The Winter War had probably concluded by this point; he wondered how much time had passed since everything had happened and if the shinigami had successfully protected Karakura Town. His thoughts cut away from the last part with a rapid unease, and he shifted in discomfort, rolling over so he didn't have to look at the sky at all. He missed the feel of his reiatsu enveloping him in effortless precision, and he missed the calm, steady tenor of Zangetsu's voice, guiding him as he fought, battle after battle, enemy after enemy.

Ichigo sat up slowly, the familiar hatred for Aizen and his comrades building.
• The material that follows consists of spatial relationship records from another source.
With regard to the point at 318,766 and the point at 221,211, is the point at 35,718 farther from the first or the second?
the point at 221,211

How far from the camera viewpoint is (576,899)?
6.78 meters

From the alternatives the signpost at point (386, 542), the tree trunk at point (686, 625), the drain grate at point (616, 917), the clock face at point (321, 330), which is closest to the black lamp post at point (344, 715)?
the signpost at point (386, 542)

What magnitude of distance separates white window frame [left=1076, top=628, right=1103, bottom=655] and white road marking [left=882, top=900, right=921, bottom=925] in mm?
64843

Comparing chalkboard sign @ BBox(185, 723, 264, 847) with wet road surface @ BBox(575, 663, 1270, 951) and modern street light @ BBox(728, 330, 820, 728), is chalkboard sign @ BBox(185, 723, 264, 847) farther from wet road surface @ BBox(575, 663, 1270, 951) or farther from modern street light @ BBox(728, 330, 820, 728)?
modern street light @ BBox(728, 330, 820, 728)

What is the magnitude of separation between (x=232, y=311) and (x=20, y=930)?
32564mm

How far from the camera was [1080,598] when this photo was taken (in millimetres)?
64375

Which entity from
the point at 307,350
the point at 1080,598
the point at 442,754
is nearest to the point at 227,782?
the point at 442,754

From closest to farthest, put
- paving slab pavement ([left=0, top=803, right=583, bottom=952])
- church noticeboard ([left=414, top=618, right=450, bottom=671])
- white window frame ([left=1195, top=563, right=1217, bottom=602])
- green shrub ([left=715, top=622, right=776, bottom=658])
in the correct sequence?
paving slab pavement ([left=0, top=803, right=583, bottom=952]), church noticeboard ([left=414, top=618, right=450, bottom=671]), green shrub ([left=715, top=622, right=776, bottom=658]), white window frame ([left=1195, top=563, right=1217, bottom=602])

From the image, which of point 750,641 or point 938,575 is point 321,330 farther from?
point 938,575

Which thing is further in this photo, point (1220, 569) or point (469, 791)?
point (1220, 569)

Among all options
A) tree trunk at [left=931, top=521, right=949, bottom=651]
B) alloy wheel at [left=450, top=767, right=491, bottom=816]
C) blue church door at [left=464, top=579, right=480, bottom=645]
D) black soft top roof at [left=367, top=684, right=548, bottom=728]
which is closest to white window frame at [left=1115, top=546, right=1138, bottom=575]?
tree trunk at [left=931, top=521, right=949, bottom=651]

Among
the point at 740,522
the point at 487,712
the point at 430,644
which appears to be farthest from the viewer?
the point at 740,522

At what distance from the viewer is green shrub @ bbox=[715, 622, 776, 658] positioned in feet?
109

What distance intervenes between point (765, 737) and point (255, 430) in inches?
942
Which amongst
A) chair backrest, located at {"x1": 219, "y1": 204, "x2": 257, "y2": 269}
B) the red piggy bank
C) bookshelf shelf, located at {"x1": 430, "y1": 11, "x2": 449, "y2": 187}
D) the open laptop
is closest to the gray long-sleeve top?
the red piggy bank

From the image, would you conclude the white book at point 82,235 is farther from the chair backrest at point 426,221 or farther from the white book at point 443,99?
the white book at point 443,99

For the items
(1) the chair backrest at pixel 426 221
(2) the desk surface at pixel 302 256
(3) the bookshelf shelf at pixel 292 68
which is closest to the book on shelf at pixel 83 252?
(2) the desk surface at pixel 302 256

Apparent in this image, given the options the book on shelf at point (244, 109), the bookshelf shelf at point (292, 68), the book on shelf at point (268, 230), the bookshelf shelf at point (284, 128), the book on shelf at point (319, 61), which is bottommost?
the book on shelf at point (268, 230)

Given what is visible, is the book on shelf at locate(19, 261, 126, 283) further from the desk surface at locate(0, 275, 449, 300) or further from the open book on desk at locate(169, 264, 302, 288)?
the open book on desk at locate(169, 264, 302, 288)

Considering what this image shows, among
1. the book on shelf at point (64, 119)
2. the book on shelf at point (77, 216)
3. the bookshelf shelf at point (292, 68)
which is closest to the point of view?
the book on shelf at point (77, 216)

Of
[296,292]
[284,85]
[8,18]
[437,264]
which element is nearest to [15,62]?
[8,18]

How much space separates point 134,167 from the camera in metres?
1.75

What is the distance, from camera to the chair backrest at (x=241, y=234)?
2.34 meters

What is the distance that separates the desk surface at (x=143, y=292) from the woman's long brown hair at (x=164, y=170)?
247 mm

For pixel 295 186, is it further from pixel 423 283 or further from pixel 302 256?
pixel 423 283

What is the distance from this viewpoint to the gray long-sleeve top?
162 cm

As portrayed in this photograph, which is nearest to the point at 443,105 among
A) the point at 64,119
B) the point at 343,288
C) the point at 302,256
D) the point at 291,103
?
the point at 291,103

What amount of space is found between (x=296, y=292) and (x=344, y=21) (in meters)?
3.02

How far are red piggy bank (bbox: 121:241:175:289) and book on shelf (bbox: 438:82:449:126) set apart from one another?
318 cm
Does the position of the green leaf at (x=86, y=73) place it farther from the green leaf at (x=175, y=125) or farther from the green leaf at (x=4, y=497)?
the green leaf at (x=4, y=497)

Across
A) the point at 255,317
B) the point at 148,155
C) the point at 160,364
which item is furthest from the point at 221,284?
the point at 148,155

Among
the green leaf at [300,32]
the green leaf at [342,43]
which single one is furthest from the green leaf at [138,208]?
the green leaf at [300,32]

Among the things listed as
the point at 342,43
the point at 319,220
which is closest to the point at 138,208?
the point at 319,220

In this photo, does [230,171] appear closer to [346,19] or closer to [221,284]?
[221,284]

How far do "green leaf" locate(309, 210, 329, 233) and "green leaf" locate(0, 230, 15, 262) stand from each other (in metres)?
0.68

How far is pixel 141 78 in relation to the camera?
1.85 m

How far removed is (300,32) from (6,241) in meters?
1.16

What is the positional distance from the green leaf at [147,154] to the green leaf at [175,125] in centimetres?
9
Without their petty quest for power, there would be no war, no threat to his family and friends, and (most pressing to his current situation) he wouldn't be stuck in this purgatory, cut off from news, waiting as the debilitating thirst for a scrap of news threatened to eat every fiber of his being. So he curled up, hating himself as he drifted back to his mind-numbing apathy. As his mind babbled incoherently at him, he stared at the clouds, relaxing his comfortably rigid position with a loathing submissiveness. The grey, the clouds, the rocks, the dirt, the silence of the abyss itself… All of them would be the very things that wore the fiery, unstoppable Ichigo Kurosaki down to a nub, a shadow of the incorrigible Substitute Soul Reaper that he had once been.